Thursday, August 16, 2007

Tunisia's President expels Arafat’s widow

Tunisia has revoked the citizenship of the widow of the former Palestinian leader Yasser Arafat, after she fled the country last week. The 44-year-old widow Suha Arafat had moved to Malta where she is living with her Palestinian brother. She settled in Tunis after Arafat's death in November 2004 and was granted citizenship two years later. Suha had a long and so far unresolved dispute with the Palestinian authorities where she left homes in Ramallah and Gaza. According to Arab news reports Tunisian President Zine El Abidine Ben Ali withdrew Arafat's naturalized status in a special decree last week. The decree offered no reason for the withdrawal.

Suha Daoud Tawil was raised as an affluent Catholic in the West Bank. Her father was Daoud Tawil, a wealthy banker with business in the West Bank and Jordan. Suha studied at the famed Sorbonne University in Paris. She met Arafat while on assignment in Jordan for a French newspaper. Although 34 years younger that Yasser, they married secretly in 1990 after she converted to Islam. The secret was not revealed for another two years. The marriage took place in Tunisia where Arafat lived in exile. Tunis had been the PLO headquarters since the Israeli invasion of Lebanon in 1982 which forced Arafat to leave Beirut.

When Arafat finally returned to Palestine after the 1994 Oslo Accords, his wife followed him. However she moved again to Paris in July 1995 to give birth to their only daughter Zahwa. Suha stayed on in Paris with her mother and daughter. She took no further part in Palestinian politics and was believed to be estranged from her husband. She remained abroad while her husband was held under house arrest by the Israelis and she attracted much criticism from Palestinians for her supposedly unpatriotic actions.

When Arafat died Suha and Zahwa attended a memorial service in Cairo but were advised by Palestinian authorities not to attend the Ramallah funeral service on security grounds. After her husband’s death she moved back to Tunis where the couple first lived. She lived in a Tunis suburb until last week when she fled to Malta. While the Palestinian embassy in Tunis declined to comment, some reports attributed the decision to revoke her citizenship to a disagreement with some of her partners on projects in Tunisia.

It remains possible that Suha has somehow attracted the ire of long-term Tunisian leader Zine El Abidine Ben Ali. Last summer a Tunisian website reported that she secretly married the President’s brother. However Arafat has denied the reports. What is less in doubt is the autocratic regime of Ben Ali who has been in power since 1987.

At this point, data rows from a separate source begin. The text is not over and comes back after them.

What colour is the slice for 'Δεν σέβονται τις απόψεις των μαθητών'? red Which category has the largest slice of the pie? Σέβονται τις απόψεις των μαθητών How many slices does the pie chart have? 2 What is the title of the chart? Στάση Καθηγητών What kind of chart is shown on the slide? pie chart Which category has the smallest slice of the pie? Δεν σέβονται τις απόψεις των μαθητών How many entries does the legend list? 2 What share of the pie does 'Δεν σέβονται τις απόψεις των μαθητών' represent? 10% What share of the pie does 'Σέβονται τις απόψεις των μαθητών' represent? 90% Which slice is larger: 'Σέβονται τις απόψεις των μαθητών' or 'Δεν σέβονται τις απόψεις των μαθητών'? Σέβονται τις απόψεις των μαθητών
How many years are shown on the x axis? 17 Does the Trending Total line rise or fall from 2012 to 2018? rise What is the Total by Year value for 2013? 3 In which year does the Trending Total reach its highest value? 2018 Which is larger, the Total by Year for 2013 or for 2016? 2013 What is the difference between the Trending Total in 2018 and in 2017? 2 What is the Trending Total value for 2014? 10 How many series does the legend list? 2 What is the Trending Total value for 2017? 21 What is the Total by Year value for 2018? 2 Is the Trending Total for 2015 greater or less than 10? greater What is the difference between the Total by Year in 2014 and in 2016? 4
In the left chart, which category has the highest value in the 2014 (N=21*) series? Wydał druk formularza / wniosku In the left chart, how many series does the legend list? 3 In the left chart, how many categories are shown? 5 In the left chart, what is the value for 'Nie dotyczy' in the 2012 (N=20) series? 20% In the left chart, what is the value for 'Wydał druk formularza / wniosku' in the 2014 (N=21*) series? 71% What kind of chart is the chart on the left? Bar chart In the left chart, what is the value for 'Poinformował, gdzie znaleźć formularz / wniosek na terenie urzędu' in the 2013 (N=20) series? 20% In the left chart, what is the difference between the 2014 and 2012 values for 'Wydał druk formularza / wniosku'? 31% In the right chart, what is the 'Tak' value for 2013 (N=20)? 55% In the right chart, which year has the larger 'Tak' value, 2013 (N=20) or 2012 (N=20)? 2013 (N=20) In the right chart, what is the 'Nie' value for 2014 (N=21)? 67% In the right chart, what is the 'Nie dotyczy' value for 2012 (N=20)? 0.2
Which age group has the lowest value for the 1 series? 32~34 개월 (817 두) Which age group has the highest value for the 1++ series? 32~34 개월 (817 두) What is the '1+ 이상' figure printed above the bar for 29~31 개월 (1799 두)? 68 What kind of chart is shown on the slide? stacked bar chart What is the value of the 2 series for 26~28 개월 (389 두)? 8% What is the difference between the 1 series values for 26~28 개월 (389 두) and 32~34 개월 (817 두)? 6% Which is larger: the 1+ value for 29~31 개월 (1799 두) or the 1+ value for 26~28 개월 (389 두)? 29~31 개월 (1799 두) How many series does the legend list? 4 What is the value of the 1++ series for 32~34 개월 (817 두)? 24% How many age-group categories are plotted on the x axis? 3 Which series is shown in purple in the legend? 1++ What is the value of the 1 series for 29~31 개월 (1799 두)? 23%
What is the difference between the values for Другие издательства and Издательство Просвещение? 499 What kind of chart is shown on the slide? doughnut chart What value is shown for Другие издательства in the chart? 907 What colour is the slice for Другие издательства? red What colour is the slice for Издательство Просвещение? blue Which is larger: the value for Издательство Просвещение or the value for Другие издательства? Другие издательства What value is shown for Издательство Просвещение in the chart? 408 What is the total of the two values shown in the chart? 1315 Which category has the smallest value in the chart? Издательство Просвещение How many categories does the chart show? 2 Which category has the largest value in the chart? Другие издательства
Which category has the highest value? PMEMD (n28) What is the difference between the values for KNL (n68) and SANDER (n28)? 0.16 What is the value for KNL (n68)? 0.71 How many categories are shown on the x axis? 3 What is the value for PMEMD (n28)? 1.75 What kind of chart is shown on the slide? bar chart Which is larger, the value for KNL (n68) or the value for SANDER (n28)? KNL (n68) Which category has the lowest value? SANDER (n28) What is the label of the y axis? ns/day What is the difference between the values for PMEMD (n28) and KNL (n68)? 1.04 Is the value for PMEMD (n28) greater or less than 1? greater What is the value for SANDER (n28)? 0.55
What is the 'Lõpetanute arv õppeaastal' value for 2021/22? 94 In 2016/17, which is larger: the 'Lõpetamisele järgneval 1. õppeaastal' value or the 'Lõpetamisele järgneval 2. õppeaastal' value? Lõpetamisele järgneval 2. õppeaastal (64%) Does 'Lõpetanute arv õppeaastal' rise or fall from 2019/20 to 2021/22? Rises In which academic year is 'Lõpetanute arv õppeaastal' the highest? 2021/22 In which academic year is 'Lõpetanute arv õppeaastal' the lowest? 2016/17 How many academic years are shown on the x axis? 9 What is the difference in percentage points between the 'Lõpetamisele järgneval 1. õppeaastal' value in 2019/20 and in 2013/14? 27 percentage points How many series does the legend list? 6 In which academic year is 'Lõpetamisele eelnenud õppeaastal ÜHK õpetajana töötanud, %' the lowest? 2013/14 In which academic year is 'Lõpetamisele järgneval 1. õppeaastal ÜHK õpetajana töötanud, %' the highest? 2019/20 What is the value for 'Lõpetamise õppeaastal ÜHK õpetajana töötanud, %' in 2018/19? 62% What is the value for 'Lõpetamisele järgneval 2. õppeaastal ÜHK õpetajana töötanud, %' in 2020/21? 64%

In fact, Tunisia has only had two leaders in the half century since independence from France in 1956. The country’s first leader was Habib Bourguiba, known as the “Supreme Warrior” and the “Father of Tunisia”. Bourguiba was a rarity in early Arab-African politics – a consistently secular and pro-West president who made French the official language ahead of Arabic. After leading the fight for independence from France, Bourguiba ruled with an iron fist for over 30 years.

Bourguiba’s downfall was orchestrated by Muslim activist leader Rached Ghannouchi. Ghannouchi was an academic who returned from exile in France to lead the Islamic Tendency Movement’. He rejected Bourguiba’s secular approach and argued for a return to Tunisia’s indigenous Arab-Islamic heritage. Bourguiba imprisoned Ghannouchi in 1981 for three years as an “Islamic threat” and again in 1987 claiming his movement was plotting to overthrow the government. Ghannouchi was given a life sentence but Bourguiba ordered a retrial and demanded the death sentence.

Outraged by Ghannounchi’s second arrest, the Islamic movement threatened to break out into open rebellion. Bourguiba’s second in command Zine el Abedine Ben Ali took advantage of the crisis to seize power. Ben Ali moved quickly to legitimise his regime by releasing Ghannouchi and making concessions to the Islamic Movement. However all that changed with the First Gulf War when Ben Ali claimed there was a plot against him. He destroyed the power of the Islamists by a sweeping series of police actions. Ghannouchi fled overseas and was sentenced in absentia.

Since then Ben Ali has consolidated his regime with internationally neutral politics dominated by a pragmatic attitude. He gained a reputation as one of the most reliable leaders in the third world. However his troubles remain at home. Journalists and politically moderate activists have been persecuted and imprisoned for demanding democracy and freedom of speech. Ben Ali shows no sign of retiring. His presidency was rubber-stamped in 2004 for another five year term and constitutional amendments could see him stand again in 2009.